■ Arbeitsauftrag: Zitiere sämtliche Zeilen unten wortgetreu und lass die Bilder dabei weg.

■ Verfügbare Daten:
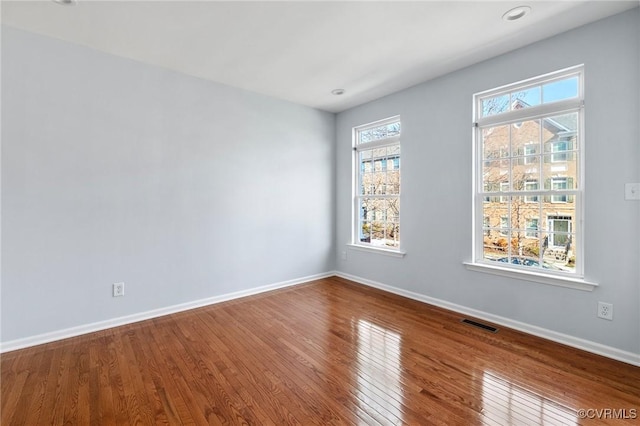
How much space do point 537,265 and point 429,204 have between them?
124 cm

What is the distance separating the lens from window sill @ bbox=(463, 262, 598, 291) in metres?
2.49

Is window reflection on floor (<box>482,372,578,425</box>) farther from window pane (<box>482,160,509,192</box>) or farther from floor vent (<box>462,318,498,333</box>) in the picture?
window pane (<box>482,160,509,192</box>)

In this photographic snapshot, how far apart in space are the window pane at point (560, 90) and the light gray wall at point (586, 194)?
130 mm

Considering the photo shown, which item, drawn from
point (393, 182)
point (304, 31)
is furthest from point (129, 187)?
point (393, 182)

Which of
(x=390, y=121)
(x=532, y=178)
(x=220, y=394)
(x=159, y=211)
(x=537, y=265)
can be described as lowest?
(x=220, y=394)

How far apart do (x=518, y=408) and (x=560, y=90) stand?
2633mm

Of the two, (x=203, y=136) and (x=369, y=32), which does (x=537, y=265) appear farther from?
(x=203, y=136)

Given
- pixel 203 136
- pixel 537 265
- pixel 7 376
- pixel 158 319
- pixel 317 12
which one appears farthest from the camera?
pixel 203 136

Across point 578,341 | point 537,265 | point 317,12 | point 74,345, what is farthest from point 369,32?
point 74,345

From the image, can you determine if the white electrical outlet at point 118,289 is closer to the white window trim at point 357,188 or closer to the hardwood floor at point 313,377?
the hardwood floor at point 313,377

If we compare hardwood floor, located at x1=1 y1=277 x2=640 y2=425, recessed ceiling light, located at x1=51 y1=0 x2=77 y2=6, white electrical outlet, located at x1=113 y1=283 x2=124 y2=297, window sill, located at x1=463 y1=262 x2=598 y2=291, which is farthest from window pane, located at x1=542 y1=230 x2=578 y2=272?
recessed ceiling light, located at x1=51 y1=0 x2=77 y2=6

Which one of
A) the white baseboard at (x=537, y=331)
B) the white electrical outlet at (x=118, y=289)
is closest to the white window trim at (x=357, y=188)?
the white baseboard at (x=537, y=331)

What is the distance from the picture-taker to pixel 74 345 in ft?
8.52

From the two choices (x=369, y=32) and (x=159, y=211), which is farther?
(x=159, y=211)
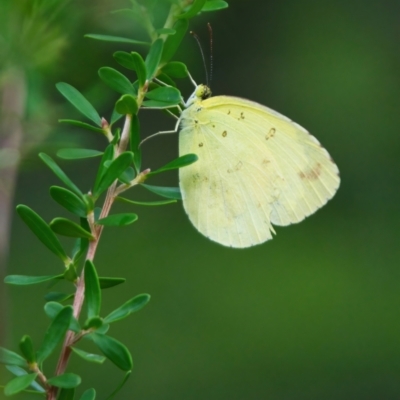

■ Übungslösung:
How much space do point 537,265 and point 429,204 have between them?
124 cm

What is the distance separating the lens from window sill @ bbox=(463, 262, 598, 291) in metres?
2.49

Is window reflection on floor (<box>482,372,578,425</box>) farther from window pane (<box>482,160,509,192</box>) or farther from floor vent (<box>462,318,498,333</box>) in the picture?
window pane (<box>482,160,509,192</box>)

In this photographic snapshot, how far apart in space are the window pane at point (560, 90) and the light gray wall at point (586, 194)?
130 mm

Considering the photo shown, which item, drawn from
point (393, 182)
point (304, 31)
is furthest from point (129, 187)?
point (393, 182)

Which of
(x=390, y=121)
(x=532, y=178)
(x=220, y=394)
(x=159, y=211)
(x=537, y=265)
can be described as lowest?
(x=220, y=394)

How far apart do (x=518, y=408) and (x=560, y=90) stand?
2633mm

Of the two, (x=203, y=136) and (x=369, y=32), which does (x=537, y=265) appear farther from?
(x=203, y=136)

Given
- pixel 203 136
- pixel 537 265
- pixel 7 376
- pixel 158 319
- pixel 317 12
which one appears farthest from the camera?
pixel 203 136

Across point 578,341 | point 537,265 | point 317,12 | point 74,345, what is farthest from point 369,32?
point 74,345

From the image, can you determine if the white electrical outlet at point 118,289 is closer to the white window trim at point 357,188 or closer to the hardwood floor at point 313,377?
the hardwood floor at point 313,377

If we compare hardwood floor, located at x1=1 y1=277 x2=640 y2=425, recessed ceiling light, located at x1=51 y1=0 x2=77 y2=6, white electrical outlet, located at x1=113 y1=283 x2=124 y2=297, window sill, located at x1=463 y1=262 x2=598 y2=291, which is farthest from window pane, located at x1=542 y1=230 x2=578 y2=272?
recessed ceiling light, located at x1=51 y1=0 x2=77 y2=6

Which one of
A) the white baseboard at (x=537, y=331)
B) the white electrical outlet at (x=118, y=289)
is closest to the white window trim at (x=357, y=188)?
the white baseboard at (x=537, y=331)

What is the distance from the picture-taker to pixel 74 345 in ft?
8.52

From the two choices (x=369, y=32) and (x=159, y=211), which is farther?
(x=159, y=211)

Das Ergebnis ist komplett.